* **Stated problem**:
Transcribe all of the records word for word, but omit the pictures.

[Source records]
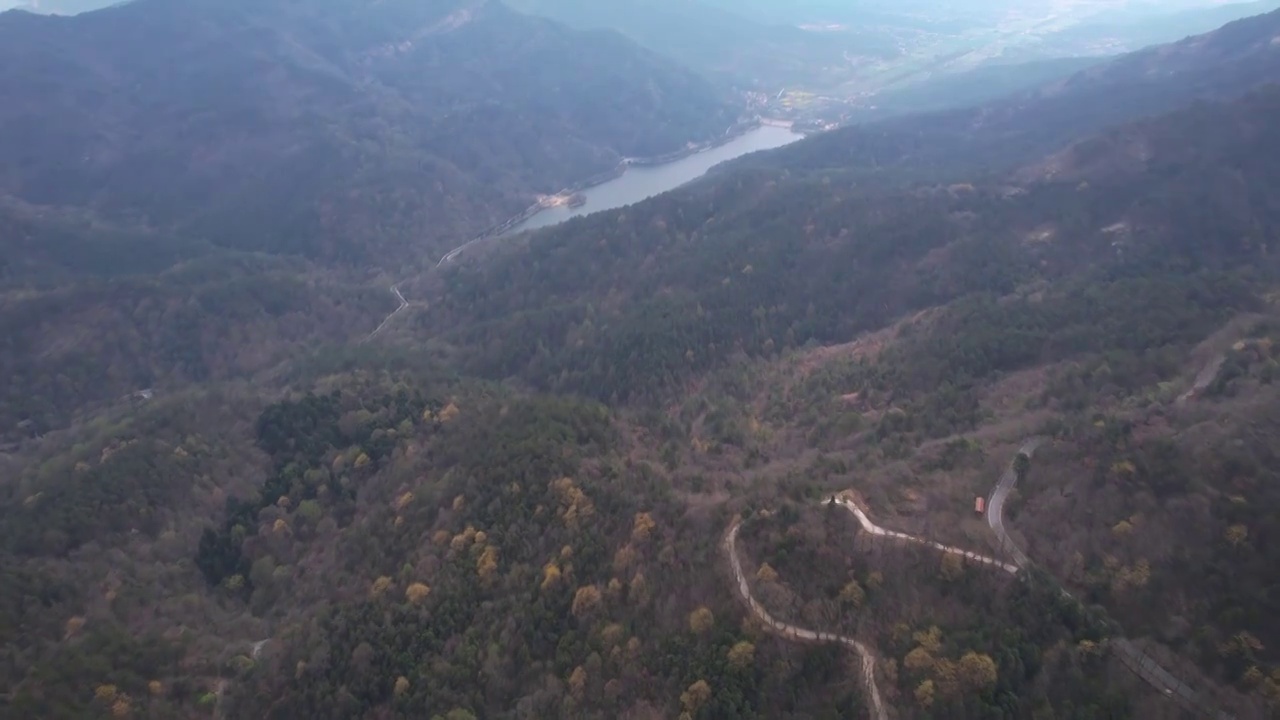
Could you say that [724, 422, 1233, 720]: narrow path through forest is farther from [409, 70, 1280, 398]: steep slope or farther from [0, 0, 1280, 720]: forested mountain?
[409, 70, 1280, 398]: steep slope

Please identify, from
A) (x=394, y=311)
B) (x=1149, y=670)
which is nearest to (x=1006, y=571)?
(x=1149, y=670)

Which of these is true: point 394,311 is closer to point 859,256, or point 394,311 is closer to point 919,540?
point 859,256

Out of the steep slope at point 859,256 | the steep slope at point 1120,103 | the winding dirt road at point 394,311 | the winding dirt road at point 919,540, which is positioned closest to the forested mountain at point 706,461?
the winding dirt road at point 919,540

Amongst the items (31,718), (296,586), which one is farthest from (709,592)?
(31,718)

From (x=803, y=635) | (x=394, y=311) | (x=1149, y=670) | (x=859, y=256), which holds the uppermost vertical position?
(x=1149, y=670)

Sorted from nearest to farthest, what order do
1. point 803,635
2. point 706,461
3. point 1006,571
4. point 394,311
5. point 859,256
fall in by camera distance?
point 803,635 < point 1006,571 < point 706,461 < point 859,256 < point 394,311

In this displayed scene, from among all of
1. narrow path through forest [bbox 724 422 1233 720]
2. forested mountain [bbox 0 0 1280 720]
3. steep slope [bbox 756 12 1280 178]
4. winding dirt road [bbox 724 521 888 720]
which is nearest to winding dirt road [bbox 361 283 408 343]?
forested mountain [bbox 0 0 1280 720]

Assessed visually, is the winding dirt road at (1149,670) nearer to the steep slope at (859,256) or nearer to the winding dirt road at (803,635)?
the winding dirt road at (803,635)
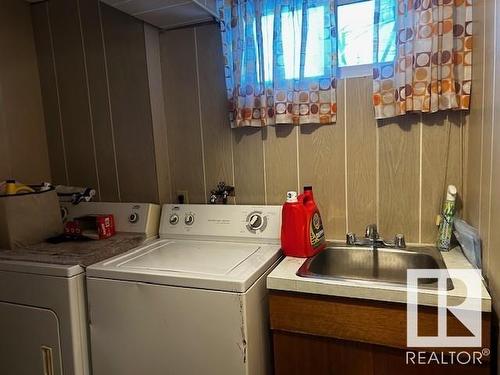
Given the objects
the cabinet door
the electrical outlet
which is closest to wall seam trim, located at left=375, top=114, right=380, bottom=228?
the electrical outlet

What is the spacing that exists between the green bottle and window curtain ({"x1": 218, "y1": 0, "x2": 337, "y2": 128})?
61 centimetres

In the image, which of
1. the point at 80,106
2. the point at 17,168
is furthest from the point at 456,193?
the point at 17,168

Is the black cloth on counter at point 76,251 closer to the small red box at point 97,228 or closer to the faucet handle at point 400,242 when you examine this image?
the small red box at point 97,228

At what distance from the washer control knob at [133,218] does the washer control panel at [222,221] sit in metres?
0.13

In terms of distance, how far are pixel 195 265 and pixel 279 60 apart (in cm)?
105

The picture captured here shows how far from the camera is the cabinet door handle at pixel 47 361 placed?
4.93ft

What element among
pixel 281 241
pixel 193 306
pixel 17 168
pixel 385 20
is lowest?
pixel 193 306

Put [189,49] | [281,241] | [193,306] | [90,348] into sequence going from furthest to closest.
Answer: [189,49], [281,241], [90,348], [193,306]

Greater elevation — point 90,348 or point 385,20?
point 385,20

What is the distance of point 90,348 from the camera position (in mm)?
1511

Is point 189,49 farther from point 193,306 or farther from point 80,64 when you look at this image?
point 193,306

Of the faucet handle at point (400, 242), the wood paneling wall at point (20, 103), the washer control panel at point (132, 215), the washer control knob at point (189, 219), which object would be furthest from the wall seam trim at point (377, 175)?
the wood paneling wall at point (20, 103)

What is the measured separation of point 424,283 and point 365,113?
0.80 meters

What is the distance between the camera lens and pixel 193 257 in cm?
156
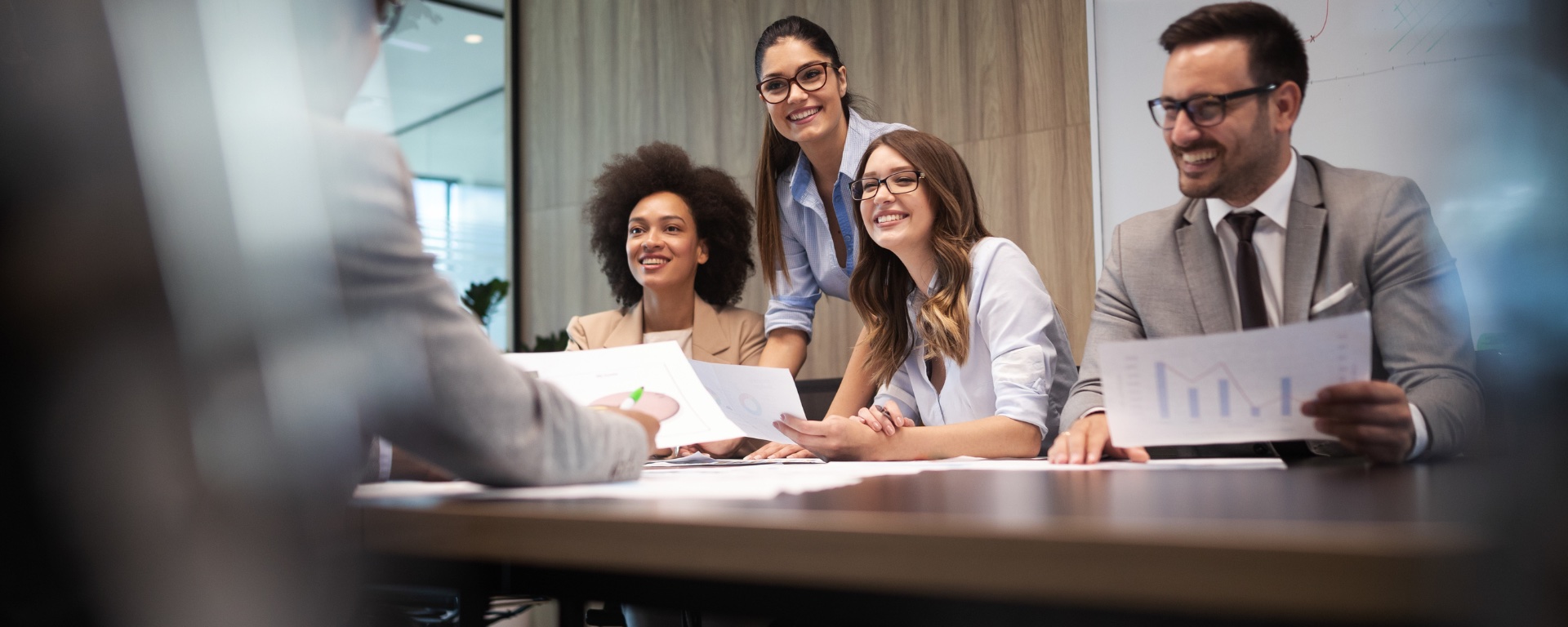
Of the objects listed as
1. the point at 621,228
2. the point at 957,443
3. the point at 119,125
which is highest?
the point at 621,228

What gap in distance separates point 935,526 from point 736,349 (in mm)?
2121

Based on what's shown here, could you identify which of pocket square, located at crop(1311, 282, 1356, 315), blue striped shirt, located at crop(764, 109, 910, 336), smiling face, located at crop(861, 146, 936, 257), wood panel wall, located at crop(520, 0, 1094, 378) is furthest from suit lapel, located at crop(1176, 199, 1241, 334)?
wood panel wall, located at crop(520, 0, 1094, 378)

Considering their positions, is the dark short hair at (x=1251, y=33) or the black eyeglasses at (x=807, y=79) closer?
the dark short hair at (x=1251, y=33)

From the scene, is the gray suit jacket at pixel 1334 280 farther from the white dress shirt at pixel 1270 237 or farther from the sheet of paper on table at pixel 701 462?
the sheet of paper on table at pixel 701 462

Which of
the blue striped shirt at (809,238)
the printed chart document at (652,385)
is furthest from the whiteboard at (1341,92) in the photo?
the printed chart document at (652,385)

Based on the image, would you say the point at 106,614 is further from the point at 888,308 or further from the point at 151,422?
the point at 888,308

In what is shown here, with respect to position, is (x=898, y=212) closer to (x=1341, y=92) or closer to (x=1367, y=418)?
(x=1367, y=418)

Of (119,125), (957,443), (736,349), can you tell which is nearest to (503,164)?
(736,349)

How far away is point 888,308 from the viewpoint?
1.95 meters

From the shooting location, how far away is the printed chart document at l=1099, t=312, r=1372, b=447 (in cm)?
74

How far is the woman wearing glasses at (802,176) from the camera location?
238 centimetres

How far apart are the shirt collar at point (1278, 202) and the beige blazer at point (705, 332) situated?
1.28 meters

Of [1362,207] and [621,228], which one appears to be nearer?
[1362,207]

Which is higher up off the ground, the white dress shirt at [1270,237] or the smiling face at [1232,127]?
Answer: the smiling face at [1232,127]
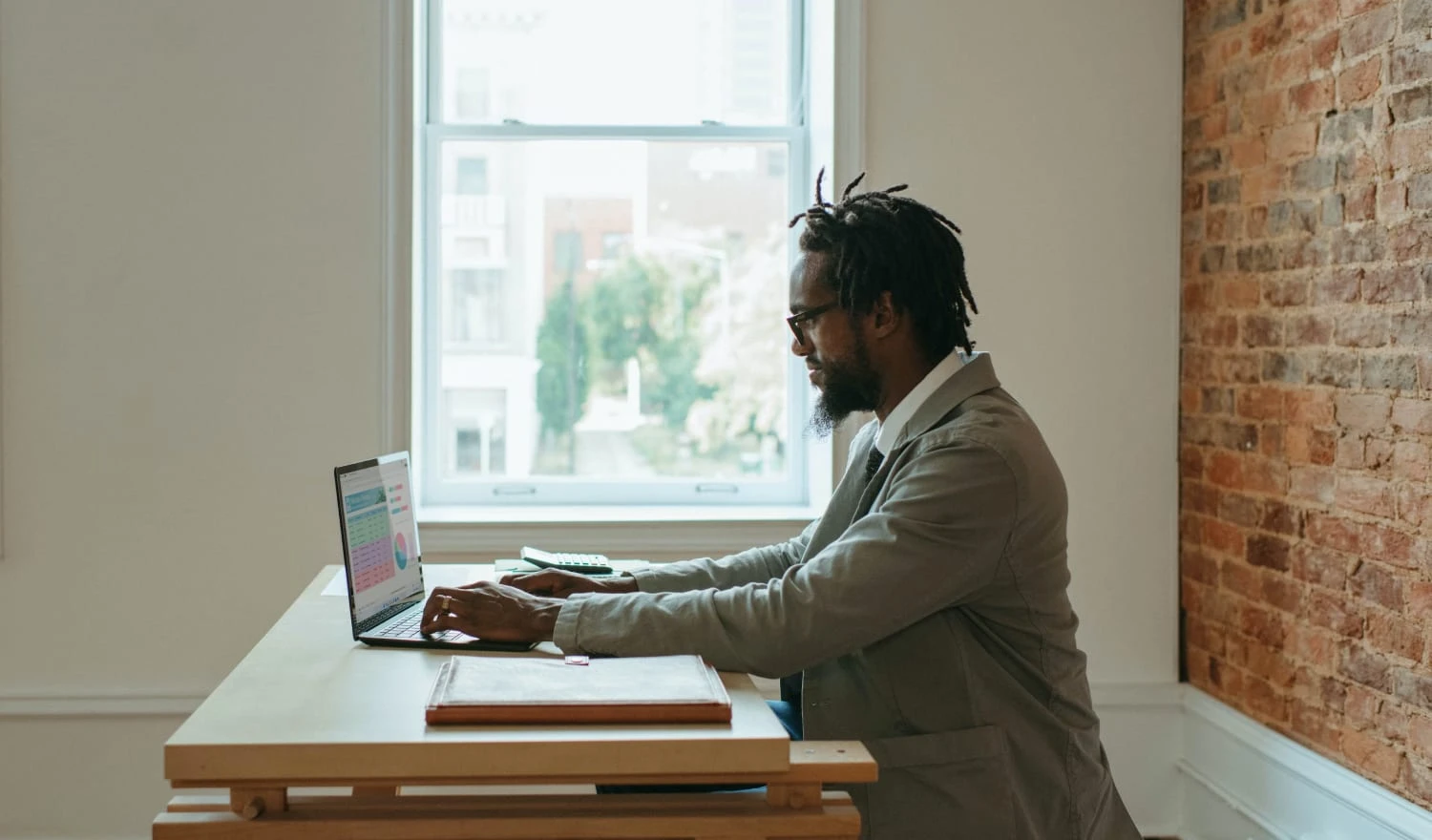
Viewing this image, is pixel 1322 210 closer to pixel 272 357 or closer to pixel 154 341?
pixel 272 357

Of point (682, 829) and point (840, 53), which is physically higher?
point (840, 53)

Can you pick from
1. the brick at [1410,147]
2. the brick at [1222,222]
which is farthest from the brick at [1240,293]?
the brick at [1410,147]

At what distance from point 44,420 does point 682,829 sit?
2317 millimetres

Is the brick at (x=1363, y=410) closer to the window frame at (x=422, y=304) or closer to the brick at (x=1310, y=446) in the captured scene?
the brick at (x=1310, y=446)

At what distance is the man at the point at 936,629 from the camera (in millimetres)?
1800

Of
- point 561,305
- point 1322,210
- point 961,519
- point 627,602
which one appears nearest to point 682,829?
point 627,602

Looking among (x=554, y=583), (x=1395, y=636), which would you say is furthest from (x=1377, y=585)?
(x=554, y=583)

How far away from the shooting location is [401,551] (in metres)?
2.21

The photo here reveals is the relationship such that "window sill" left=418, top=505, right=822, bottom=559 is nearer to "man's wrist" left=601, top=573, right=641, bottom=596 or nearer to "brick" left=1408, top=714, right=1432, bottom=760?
"man's wrist" left=601, top=573, right=641, bottom=596

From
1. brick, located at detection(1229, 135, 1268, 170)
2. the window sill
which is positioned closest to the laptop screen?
the window sill

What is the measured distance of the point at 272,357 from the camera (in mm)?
3260

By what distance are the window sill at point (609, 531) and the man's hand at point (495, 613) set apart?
142 centimetres

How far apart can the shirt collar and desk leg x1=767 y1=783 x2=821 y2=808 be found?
589 millimetres

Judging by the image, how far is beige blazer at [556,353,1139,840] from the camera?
1797 mm
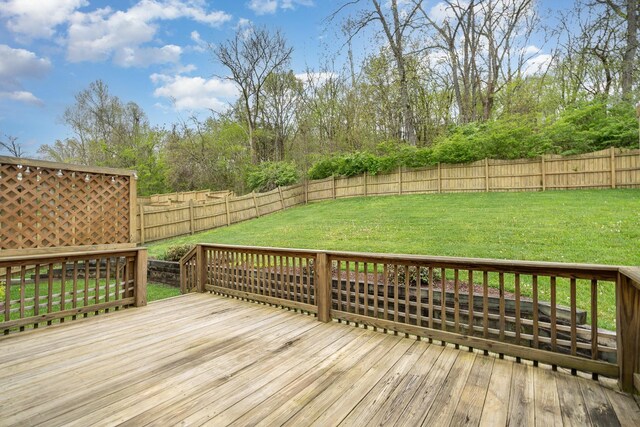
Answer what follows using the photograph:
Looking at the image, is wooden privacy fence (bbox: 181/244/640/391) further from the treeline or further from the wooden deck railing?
the treeline

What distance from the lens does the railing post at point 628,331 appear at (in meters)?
1.90

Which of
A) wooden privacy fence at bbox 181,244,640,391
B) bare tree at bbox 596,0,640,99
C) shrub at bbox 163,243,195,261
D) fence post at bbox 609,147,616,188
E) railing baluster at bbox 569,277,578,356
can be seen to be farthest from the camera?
bare tree at bbox 596,0,640,99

* **Correct output**:
Could you say that [724, 422, 1233, 720]: narrow path through forest is farther from [409, 70, 1280, 398]: steep slope or farther from [0, 0, 1280, 720]: forested mountain?
[409, 70, 1280, 398]: steep slope

Please identify, from
A) (x=394, y=311)
B) (x=1149, y=670)
which is nearest to (x=1006, y=571)?
(x=1149, y=670)

Which of these is true: point 394,311 is closer to point 859,256, or point 394,311 is closer to point 919,540?
point 859,256

Out of the steep slope at point 859,256 | the steep slope at point 1120,103 | the winding dirt road at point 394,311 | the winding dirt road at point 919,540, which is positioned closest to the forested mountain at point 706,461?
the winding dirt road at point 919,540

Amongst the items (31,718), (296,586), which one is farthest from (709,592)?
(31,718)

From (x=803, y=635) | (x=394, y=311) | (x=1149, y=670) | (x=859, y=256), which holds the uppermost vertical position?
(x=1149, y=670)

Sorted from nearest to farthest, what order do
1. point 803,635
2. point 706,461
3. point 1006,571
4. point 394,311
5. point 859,256
fall in by camera distance?
point 803,635 < point 1006,571 < point 706,461 < point 859,256 < point 394,311

In this displayed scene, from among all of
1. narrow path through forest [bbox 724 422 1233 720]
2. forested mountain [bbox 0 0 1280 720]
3. steep slope [bbox 756 12 1280 178]
4. winding dirt road [bbox 724 521 888 720]
which is nearest to winding dirt road [bbox 361 283 408 343]?
forested mountain [bbox 0 0 1280 720]

Assessed visually, is the winding dirt road at (1149,670) nearer to the steep slope at (859,256) or nearer to the winding dirt road at (803,635)?
the winding dirt road at (803,635)
Given the objects
the cabinet door
the electrical outlet
which is closest to wall seam trim, located at left=375, top=114, right=380, bottom=228?
the electrical outlet

What is the spacing that exists between the green bottle and window curtain ({"x1": 218, "y1": 0, "x2": 337, "y2": 128})?
61 centimetres

In the image, which of
1. the point at 80,106
2. the point at 17,168
is furthest from the point at 456,193?
the point at 17,168

Is the black cloth on counter at point 76,251 closer to the small red box at point 97,228 or closer to the faucet handle at point 400,242 when you examine this image?
the small red box at point 97,228

At what distance from the washer control knob at [133,218] does the washer control panel at [222,221] sit in metres?
0.13

In terms of distance, how far are pixel 195 265 and pixel 279 60 apart (in cm)?
105

The picture captured here shows how far from the camera is the cabinet door handle at pixel 47 361 placed?
4.93ft

What element among
pixel 281 241
pixel 193 306
pixel 17 168
pixel 385 20
is lowest?
pixel 193 306

Put [189,49] | [281,241] | [193,306] | [90,348] into sequence going from furthest to closest.
Answer: [189,49], [281,241], [90,348], [193,306]

Greater elevation — point 90,348 or point 385,20?
point 385,20

What is the distance of point 90,348 from the camera position (in mm)?
1511

Is point 189,49 farther from point 193,306 or farther from point 80,64 when you look at this image?
point 193,306

Of the faucet handle at point (400, 242), the wood paneling wall at point (20, 103), the washer control panel at point (132, 215), the washer control knob at point (189, 219), which object would be furthest from the wall seam trim at point (377, 175)?
the wood paneling wall at point (20, 103)

What is the measured separation of point 424,283 and point 365,113?
0.80 meters

What is the distance between the camera lens and pixel 193 257 in cm?
156
Of the objects listed as
1. the point at 621,228
2. the point at 957,443
3. the point at 119,125
which is highest?
the point at 621,228

What gap in distance separates point 935,526 from point 736,349 (in mm)?
2121

Based on what's shown here, could you identify which of pocket square, located at crop(1311, 282, 1356, 315), blue striped shirt, located at crop(764, 109, 910, 336), smiling face, located at crop(861, 146, 936, 257), wood panel wall, located at crop(520, 0, 1094, 378) is furthest from suit lapel, located at crop(1176, 199, 1241, 334)?
wood panel wall, located at crop(520, 0, 1094, 378)

Considering their positions, is the dark short hair at (x=1251, y=33) or the black eyeglasses at (x=807, y=79) closer?
the dark short hair at (x=1251, y=33)

From the scene, is the gray suit jacket at pixel 1334 280 farther from the white dress shirt at pixel 1270 237 or farther from the sheet of paper on table at pixel 701 462?
the sheet of paper on table at pixel 701 462

Which of
the blue striped shirt at (809,238)
the printed chart document at (652,385)
is furthest from the whiteboard at (1341,92) in the photo?
the printed chart document at (652,385)

Based on the image, would you say the point at 106,614 is further from the point at 888,308 or further from the point at 151,422?
the point at 888,308

In what is shown here, with respect to position, is (x=898, y=212) closer to (x=1341, y=92) or closer to (x=1367, y=418)?
(x=1367, y=418)

Of (119,125), (957,443), (736,349), can you tell which is nearest to (503,164)?
(736,349)

How far away is point 888,308 from the viewpoint?
1.95 meters

From the shooting location, how far away is the printed chart document at l=1099, t=312, r=1372, b=447 (in cm)?
74

How far is the woman wearing glasses at (802,176) from the camera location?
238 centimetres

How far apart are the shirt collar at point (1278, 202) and the beige blazer at point (705, 332) situated?
1.28 meters

Of [1362,207] and [621,228], which one appears to be nearer?
[1362,207]

Which is higher up off the ground, the white dress shirt at [1270,237] or the smiling face at [1232,127]?
Answer: the smiling face at [1232,127]
Viewing this image, is pixel 1322 210 closer to pixel 272 357 or closer to pixel 154 341?
pixel 272 357

Of point (682, 829) and point (840, 53), which is physically higher?
point (840, 53)

Can you pick from
1. the brick at [1410,147]
2. the brick at [1222,222]
which is farthest from the brick at [1240,293]?
the brick at [1410,147]

At what distance from point 44,420 does point 682,829 sit?
2317 millimetres

Is the brick at (x=1363, y=410) closer to the window frame at (x=422, y=304) or closer to the brick at (x=1310, y=446) in the captured scene?
the brick at (x=1310, y=446)

At what distance is the man at the point at 936,629 from the camera (in millimetres)?
1800

Of
- point 561,305
- point 1322,210
- point 961,519
- point 627,602
which one appears nearest to point 682,829?
point 627,602

Looking among (x=554, y=583), (x=1395, y=636), which would you say is furthest from (x=1377, y=585)?
(x=554, y=583)

How far away from the shooting location is [401,551] (in metres)?
2.21

The photo here reveals is the relationship such that "window sill" left=418, top=505, right=822, bottom=559 is nearer to "man's wrist" left=601, top=573, right=641, bottom=596 or nearer to "brick" left=1408, top=714, right=1432, bottom=760?
"man's wrist" left=601, top=573, right=641, bottom=596

From
1. brick, located at detection(1229, 135, 1268, 170)
2. the window sill
which is positioned closest to the laptop screen?
the window sill

What is the measured distance of the point at 272,357 from the camera (in mm)?
3260

By what distance are the window sill at point (609, 531) and the man's hand at point (495, 613) set apart?
142 centimetres

How far apart can the shirt collar and desk leg x1=767 y1=783 x2=821 y2=808 be found?
589 millimetres

Judging by the image, how far is beige blazer at [556,353,1139,840] from the camera?
1797 mm
Answer what follows using the photograph:
Looking at the image, is wooden privacy fence (bbox: 181/244/640/391) further from the treeline or further from the wooden deck railing?
the treeline

What distance from the lens does the railing post at point 628,331 appear at (in meters)?
1.90

Which of
A) wooden privacy fence at bbox 181,244,640,391
B) bare tree at bbox 596,0,640,99
C) shrub at bbox 163,243,195,261
D) fence post at bbox 609,147,616,188
E) railing baluster at bbox 569,277,578,356
can be seen to be farthest from the camera?
bare tree at bbox 596,0,640,99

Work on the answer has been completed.